● What the task asks
Reproduce verbatim the stretch of the records below from the line containing "Amongst the items" through the line containing "which one is", including both of those lines.

● Dataset records

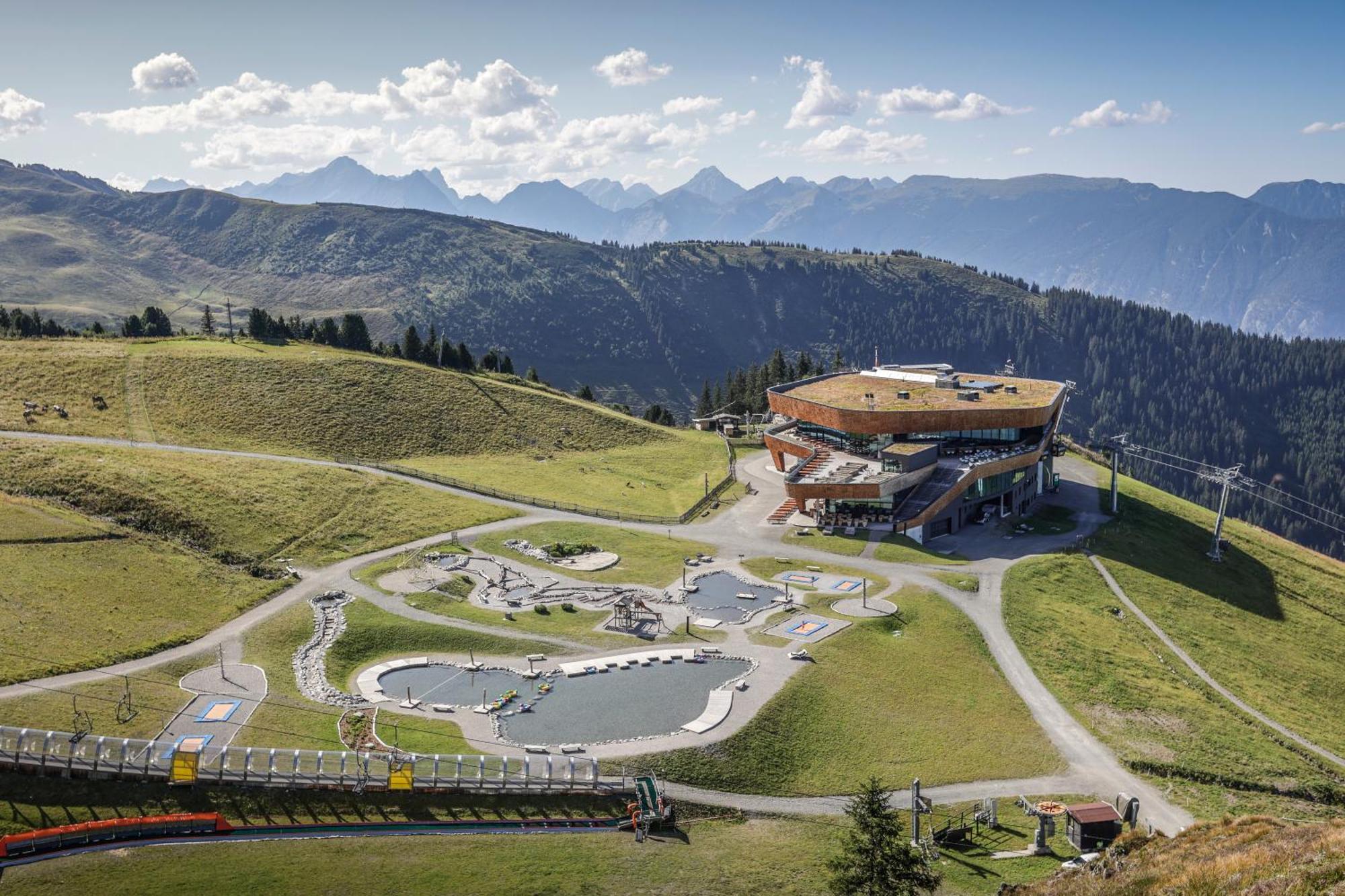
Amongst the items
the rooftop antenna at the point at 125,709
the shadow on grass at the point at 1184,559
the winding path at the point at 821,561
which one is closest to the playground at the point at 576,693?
---
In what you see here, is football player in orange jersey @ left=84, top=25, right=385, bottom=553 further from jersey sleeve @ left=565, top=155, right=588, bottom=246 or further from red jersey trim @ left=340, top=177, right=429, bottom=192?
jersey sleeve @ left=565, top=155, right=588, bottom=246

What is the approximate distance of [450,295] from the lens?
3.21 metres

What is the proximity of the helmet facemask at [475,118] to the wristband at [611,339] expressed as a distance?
---
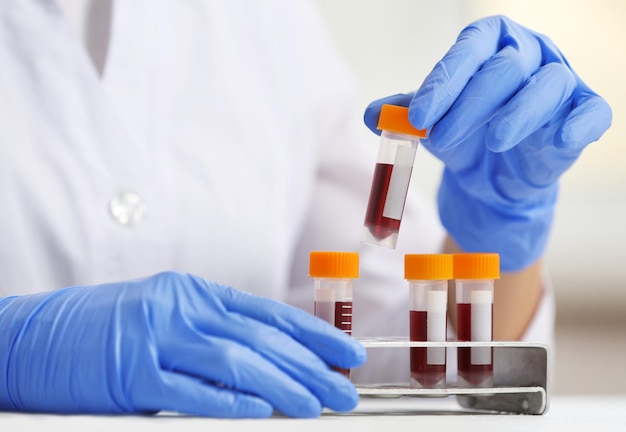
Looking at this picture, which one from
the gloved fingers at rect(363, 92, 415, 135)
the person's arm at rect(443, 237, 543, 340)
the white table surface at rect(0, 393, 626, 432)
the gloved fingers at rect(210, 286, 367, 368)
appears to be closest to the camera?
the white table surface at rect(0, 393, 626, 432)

● Exercise result
Amongst the items
the rooftop antenna at the point at 125,709
the shadow on grass at the point at 1184,559
the winding path at the point at 821,561
which one is closest to the playground at the point at 576,693?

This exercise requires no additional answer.